One might argue that this practice of not mixing different concerns and small fixes in the same Pull Request ignores the Boy Scout Rule because it doesn't allow frequent cleanup. However, cleanup doesn't need to be done in the same Pull Request, the important thing is not leaving the codebase in a bad state after finishing the functionality. If you must, refactor the code in a separate Pull Request, and preferably before the actually concerned functionality is developed, because then if there is a need in the near future to revert the Pull Request, the likelihood of code conflict will be lower.


It is important to note that, on the Linux kernel mailing list, the git-request-pull command is used by maintainers of some copies of the kernel to sync their trees into larger ones and eventually into the mainline, and that might not contain a single concern. For a single concern they use a "patch set", or "patch series":

On the Linux kernel mailing list, patch sets are used for grouping atomic changes and should have what the author calls one concern. Pull requests are usually used by subtree maintainers to sync their trees into larger trees and eventually into the mainline. In this case, pull requests can contain patches from many community members that the maintainer has applied to his/her tree in which case pull requests do not address a single concern […]
-- User mdmd136 on Reddit

But what does "patch set" means in the context of the Linux kernel development mailing list?

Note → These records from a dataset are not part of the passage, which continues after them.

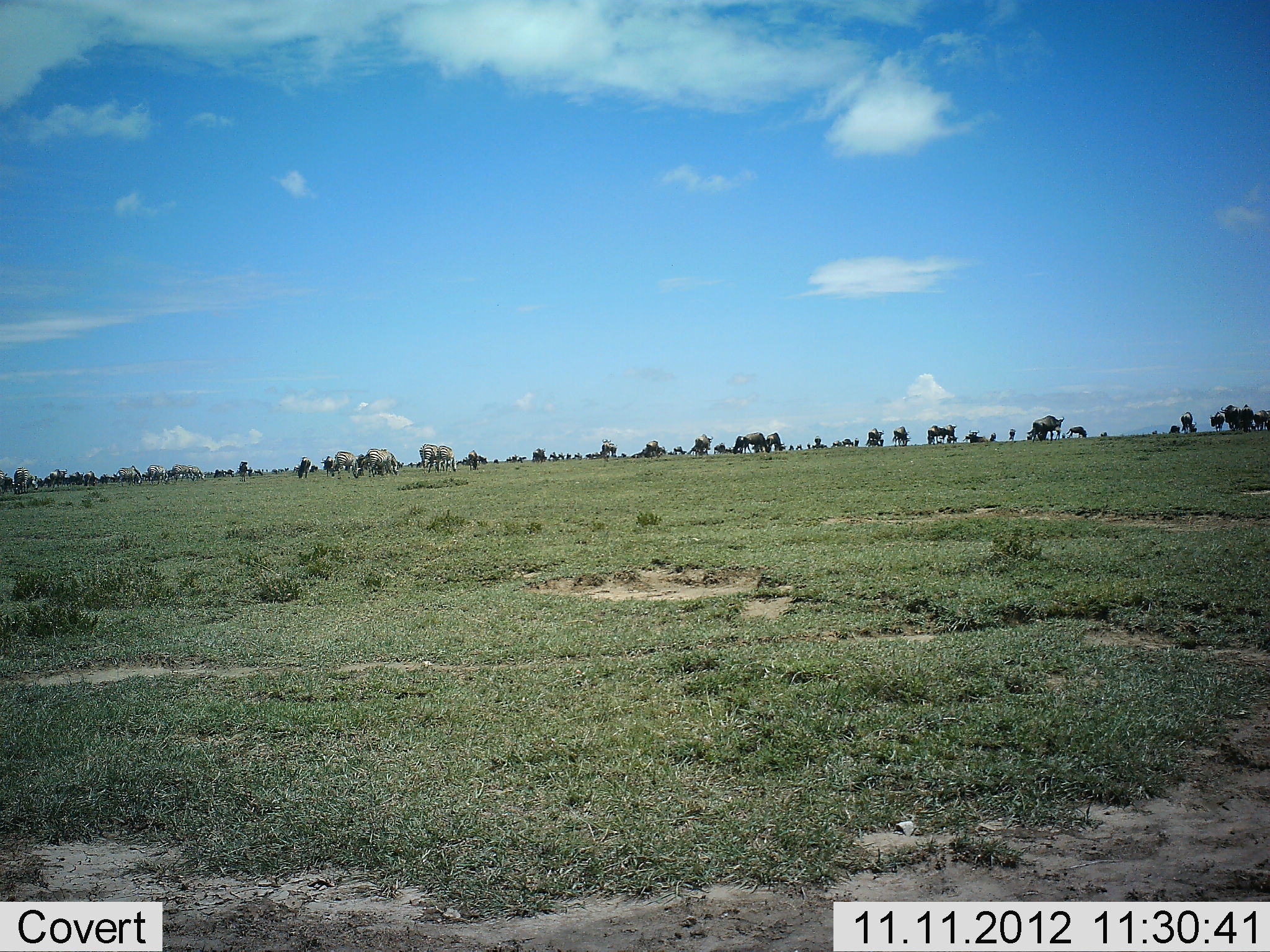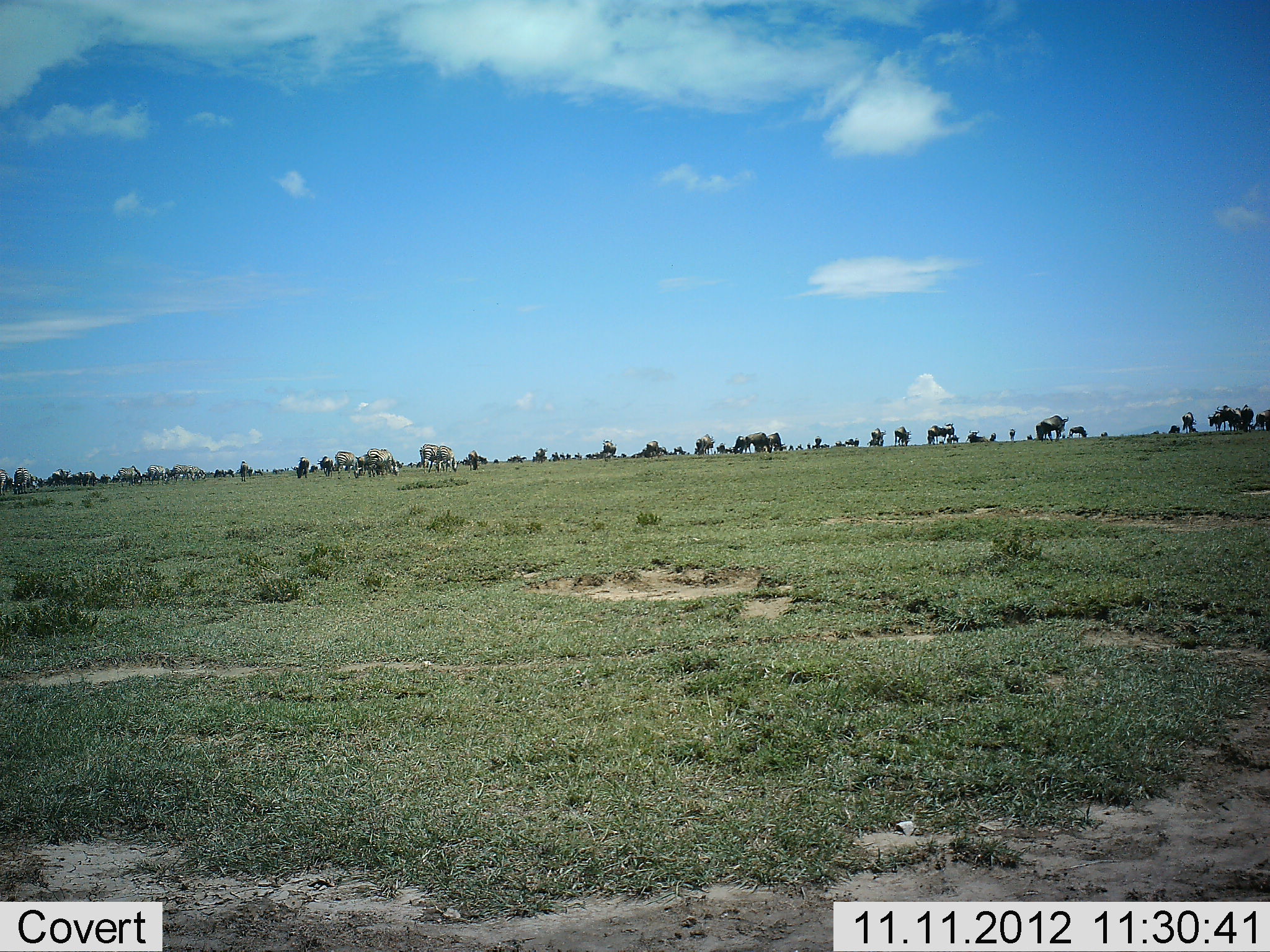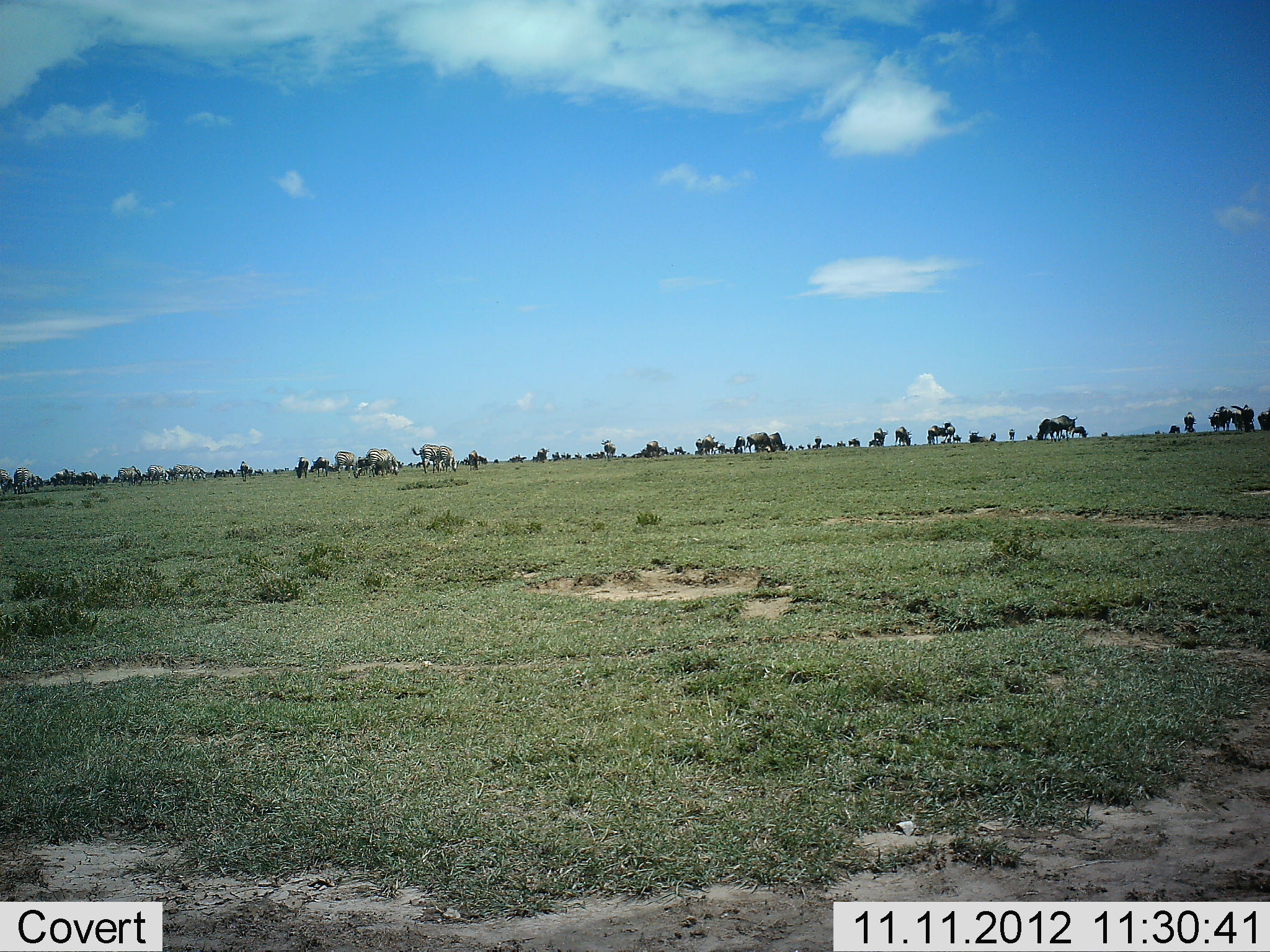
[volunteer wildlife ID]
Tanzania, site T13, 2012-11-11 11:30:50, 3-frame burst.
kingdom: Animalia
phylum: Chordata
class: Mammalia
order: Artiodactyla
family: Bovidae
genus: Connochaetes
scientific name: Connochaetes taurinus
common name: blue wildebeest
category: wildebeest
Wildebeest (blue wildebeest) (Connochaetes taurinus), count 11-50. Behavior (volunteer vote fractions): standing 38%, resting 0%, moving 62%, interacting 0%. Young present (vote fraction): 0%. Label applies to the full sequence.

[…] The cover letter does not contain a patch, but describes the theme of the entire patch series and usually has a diff stat of the set […]
-- Excerpt from mdmd136's comment


A Pull Request shares the same fundamental purpose of git-request-pull, with the difference that it is useful to express the intent of a single atomic concern, something that most of the time shouldn't be done using only a single commit.

Most of the atomicity advantages of a commit are also advantages of a Pull Request but at a higher level.

It doesn't matter which workflow you've chosen, using Pull Requests efficiently containing an atomic concern can help to scale the codebase through collaboration.